I know that is often a recommendation on line, in some kind of attempt to be biotope correct (even though _H. guttatus_ is not found with congo tetras anywhere in it's range) but I have never heard or seen of any success stories with this mix. I have seen and heard of congo tetras being used with mild mannered SA cichlids, but otherwise not a commonly used dither fish. Maybe because of cost? Or maybe they just don't fair so well with aggressive cichlids? Personally, for a schooling dither I would choose giant danios, since IME and from what I see on line they have the best track record of any of the small schooling dithers.

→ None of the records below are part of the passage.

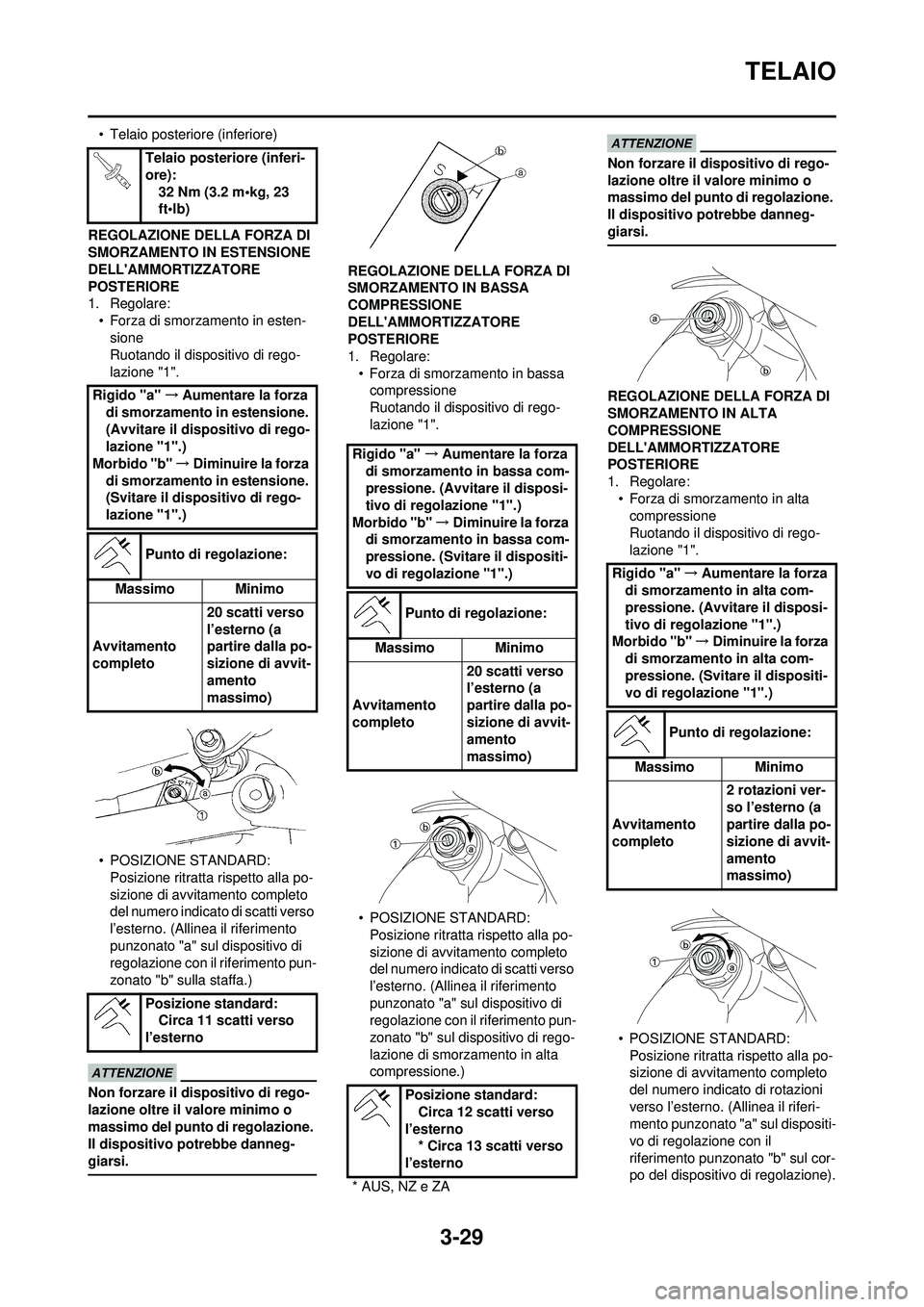 YAMAHA WR 250F 2010 Manuale duso (in Italian) 3-29
TELAIO
• Telaio posteriore (inferiore)
REGOLAZIONE DELLA FORZA DI
SMORZAMENTO IN ESTENSIONE
DELLAMMORTIZZATORE
POSTERIORE
1. Regolare: • Forza di smorzamento in esten-
sione
Ruotando il d YAMAHA WR 250F 2010 Manuale duso (in Italian) 3-29
TELAIO
• Telaio posteriore (inferiore)
REGOLAZIONE DELLA FORZA DI
SMORZAMENTO IN ESTENSIONE
DELLAMMORTIZZATORE
POSTERIORE
1. Regolare: • Forza di smorzamento in esten-
sione
Ruotando il d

But the real question is going to be how well they work as a "target fish" if and when you remove the extra jewels.....generally not enough attention is paid to the non-cichlids to make them really work as any kind of outside threat or distraction.


----------



## Als49 (Jul 11, 2014)

BC in SK said:


> That is a neon jewel. Sometimes called Hemichromis sp. neon in the trade. It has unknown origins but is generally thought to be a line bred strain of the common jewel fish, _Hemichromis guttatus_.
> It is commonly sold at the box stores today; probably almost as common as the "regular" type today and likely often crossed with the "regular" type by aquarists.
> 
> 
> ...


They're commonly traded here as red jewel. No wonder the colors are different than the one in profile and Youtube. I assume these neon jewels also breed like rabbits?

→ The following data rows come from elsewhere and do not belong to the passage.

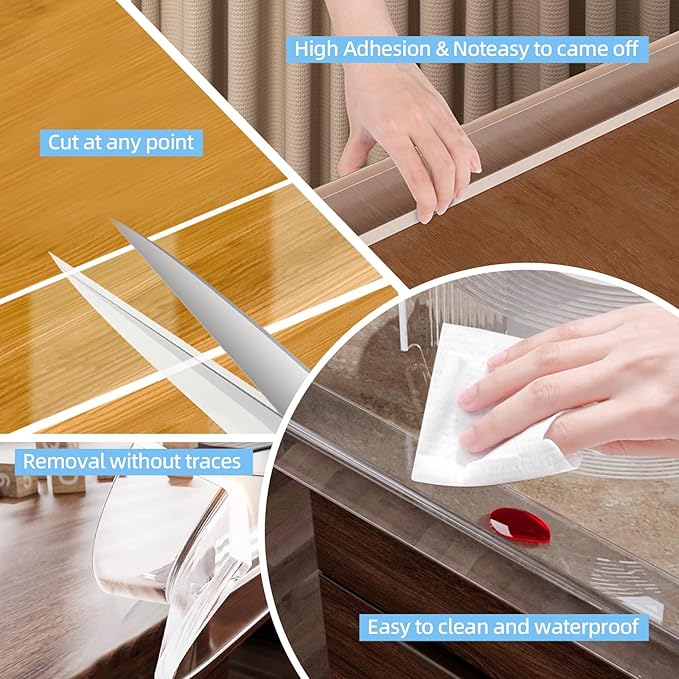 2 in x 16.4 ft,Clear Edge Protector Strip Sharp Edge Wrap Cover Tape with 6 Corners,Soft Corner Protectors Baby Proof, Furniture Corner Guard & Edge Safety, Edge Protector for Table and Fireplace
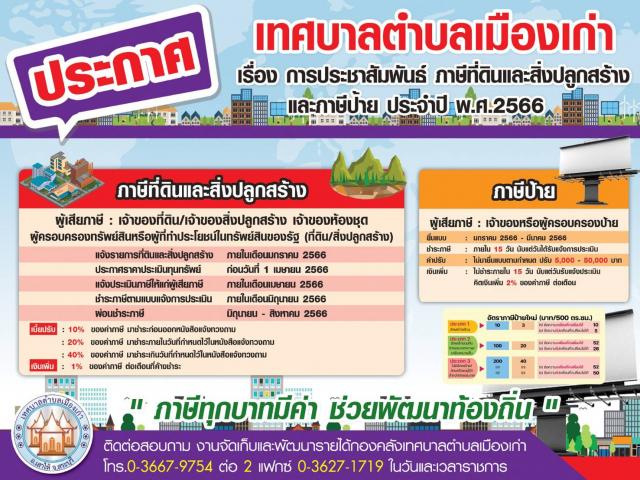 ประชาสัมพันธ์ภาษีที่ดินและสิ่งปลูกสร้าง และ ภาษีป้า่ย ประจำปี2566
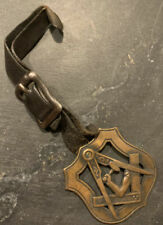 Antique Jr. OUAM Order American Mechanics Watch Fob Brass Square Arm Hammer  picture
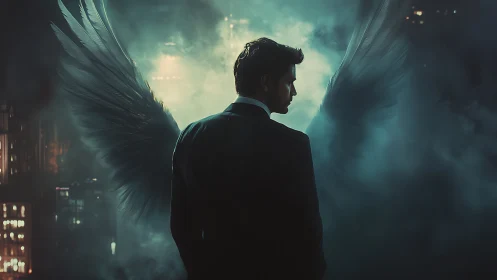 Winged suited figure in moody cinematic urban backlight.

Yes you're right, congo tetra + jewel are not biotopely correct. Congo tetra is also rather expensive here compared to the other tetras.

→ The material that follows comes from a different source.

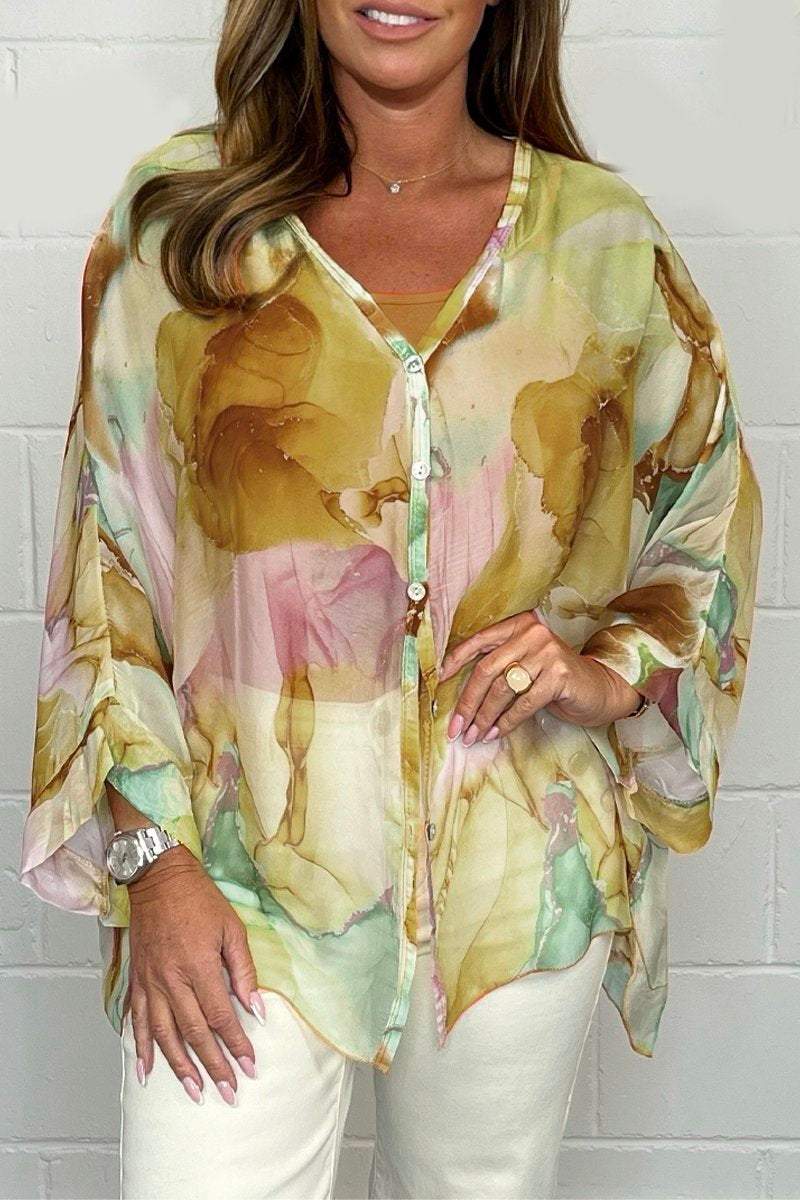 Ileana | Blouse Florale Multicolore avec Élégance Artistique pour Femme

I haven't seen giant danios at LFSs. The common ones are zebra danios and their color variants.

Perhaps dwarf gourami is a tougher "target fish" for dither? It also occupies the top water level while jewel stays in the mid to bottom level.

Or may be barbs such as odessa or tiger? Although I'm afraid they'll nip the jewels instead.


----------



## Als49 (Jul 11, 2014)

I got 6 neon jewels last weekend. For the jewels I chose 3 bigger ones and 3 smaller ones (hopefully 3 males and 3 females).

Congo tetras were actually my first choice of dithers since they occupy the top water level. However the LFS didn't recommend it. They also didn't recommend odessa barb and cherry barb either.

Tiger barbs may work since they're more active and robust, compared to odessa and cherry barb. And tiger barbs are much more cheaper, too.

So I bought 12 tiger barbs.


----------